Ma oramai la diatriba è iniziata. <<Infatti, adesso stai a vedere che me la meni perchè non ti ho detto che la nostra prima volta non mi è piaciuto!>> quasi grida Milena.

<<No, non me l'hai detto. Anzi, non sembrava affatto. Eri tutta contenta, dopo. E hai...>>.

<<Jake non me la ricordo neanche, va bene?>> lo interrompe lei.

<<No, non va bene per niente>>.

E' amareggiato e dispiaciuto. Cosa avevo combinato?

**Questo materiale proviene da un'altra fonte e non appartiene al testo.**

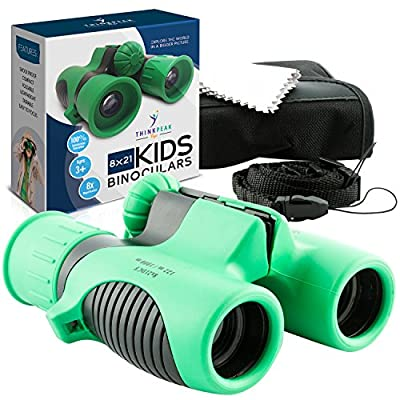 Binoculars for Kids High Resolution 8x21 - GREEN Compact High Power Kids Binoculars for Bird Watching, Hiking, Hunting, Outdoor Games, Spy & Camping Gear, Learning, Outside Play, Boys & Girls Gift from Think Peak Toys
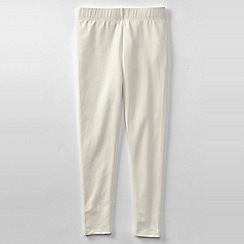 Lands' End - Cream little girls' thermaskin leggings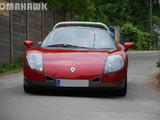 Renault Barchetta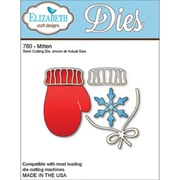 """Elizabeth Craft Designs 2.6"""" x 3"""" Steel Cutting Die, Mittens"""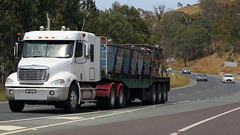 Federal Highway Flyers (3/4) (Jungle Jack Movements (ferroequinologist)) Tags: canberra act australian capital territory federal highway moloney gippsland victoria kenworth sims metal freightliner vv 45iu baugh hilltop nsw cope hp horsepower big rig haul haulage freight cabover trucker drive transport carry delivery bulk lorry hgv wagon road nose semi trailer deliver cargo interstate articulated vehicle load freighter ship move roll motor engine power teamster truck tractor prime mover diesel injected driver cab cabin loud rumble beast wheel exhaust double b grunt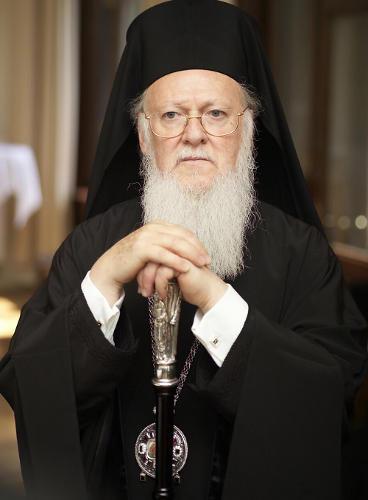 Ecumenical-Patriarch-Bartholomew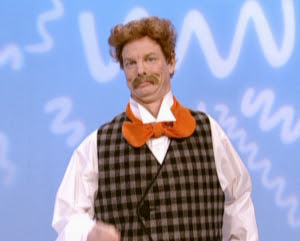 It S Not A Phone Call Mr Noodle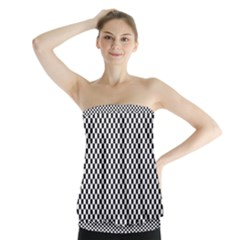 Sports Racing Chess Squares Black White Strapless Top by EDDArt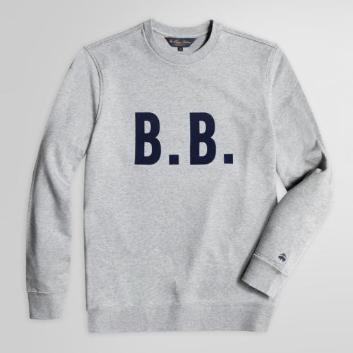 <ブルックス ブラザーズ>コットン フレンチテリー B.B.ビッグロゴ スウェットシャツ
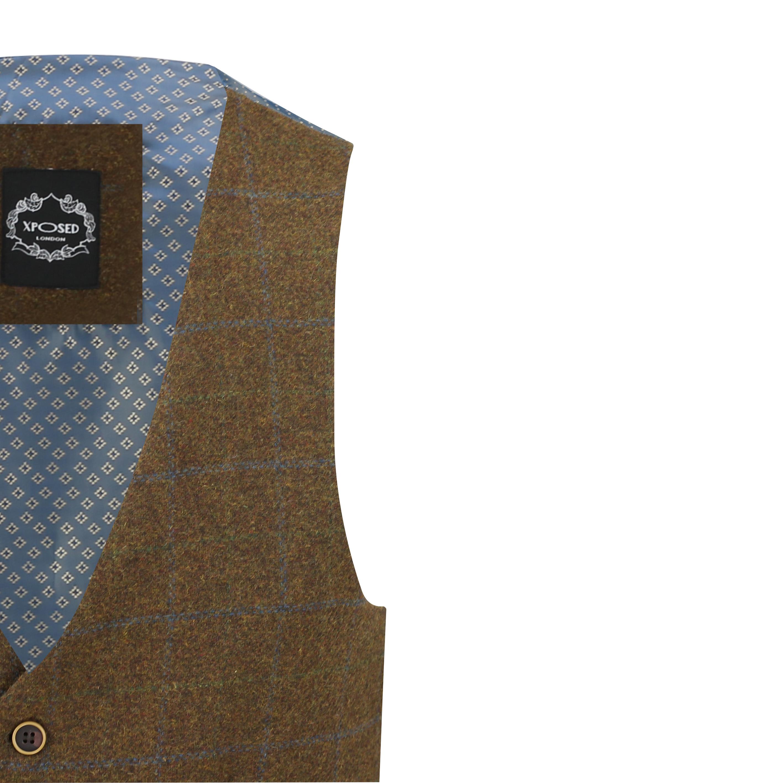 Mens-Vintage-Tweed-Check-Herringbone-Waistcoat-Casual-Retro-Grey-Brown-Green miniatuur 11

<<Ragazzi, per piacere. Sono già abbastanza preoccupata a riguardo, senza che vi ci mettiate anche voi. Ci sto pensando da allora, anche se poi tutto si è risolto per il meglio>> ammetto, avvilita, più per tranquillizzare me stessa che loro.

Milena sospira, poi prende una mano a Jake. Solitamente tra i due è lui il più espansivo e romantico e, vedere Milena prendere l'iniziativa, un po' mi sorprende: anche Jake ne è piacevolmente stupito. <<Amore, scusami. Non è vero che non la ricordo, però ci ho messo un po' per capire come mi sentivo a riguardo e quando l'ho compreso oramai le cose erano cambiate, in meglio, e non ho più ritenuto necessario parlarne. E' sempre meraviglioso stare insieme, adesso>>.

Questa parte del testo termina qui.